In 2004 to 2006, more than 1,200 vehicles with an estimated value of $33-million, were hauled away from the reserve. In 2007, at least 578 were recovered. This year's tally so far exceeds 80.
And because the 18,000-hectare reserve - an hour's drive west of Toronto and home to the protagonists in the long-running Caledonia land-claim tussle - is so thickly forested, the real numbers are probably higher still.
The Ontario Provincial Police rarely ventures on to the reserve without the approval of its 28-officer police force.
"Some cars stay buried in the woods for years," said Detective Constable Wesley Barnes of the OPP-led joint forces auto-theft team, recently joined by the Six Nations police. "If you gave me a helicopter and the time, I could find you a hundred stolen cars."

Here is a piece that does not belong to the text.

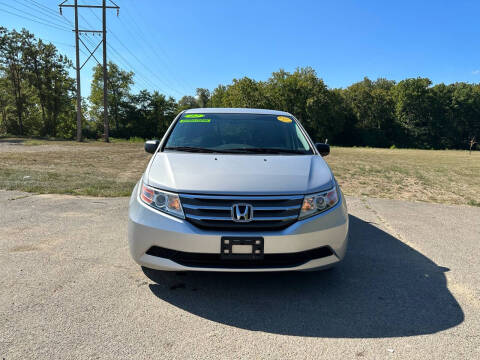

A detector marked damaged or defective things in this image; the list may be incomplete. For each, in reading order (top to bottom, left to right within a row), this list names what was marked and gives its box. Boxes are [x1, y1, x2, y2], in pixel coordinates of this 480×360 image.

Spirited away from hotels, train stations and other spots from across Ontario's Golden Horseshoe, the stolen vehicles are most commonly dumped at night. And like the Hummer and the Avalanche, the targets of choice are high-end pickup trucks and SUVs made by General Motors.
Mostly they are stolen for their parts. Discovered the next morning - if they are discovered - they have usually been stripped of their wheels and other fixtures and sometimes torched.
Talk to police both on and off the reserve and they will tell you that, like everywhere else, a sizable proportion of the thieves are juveniles who face little or no jail time. And as also happens elsewhere, drugs appear to play a part in fuelling the trade in hot car parts - in particular, demand for the prescription painkiller Oxycontin.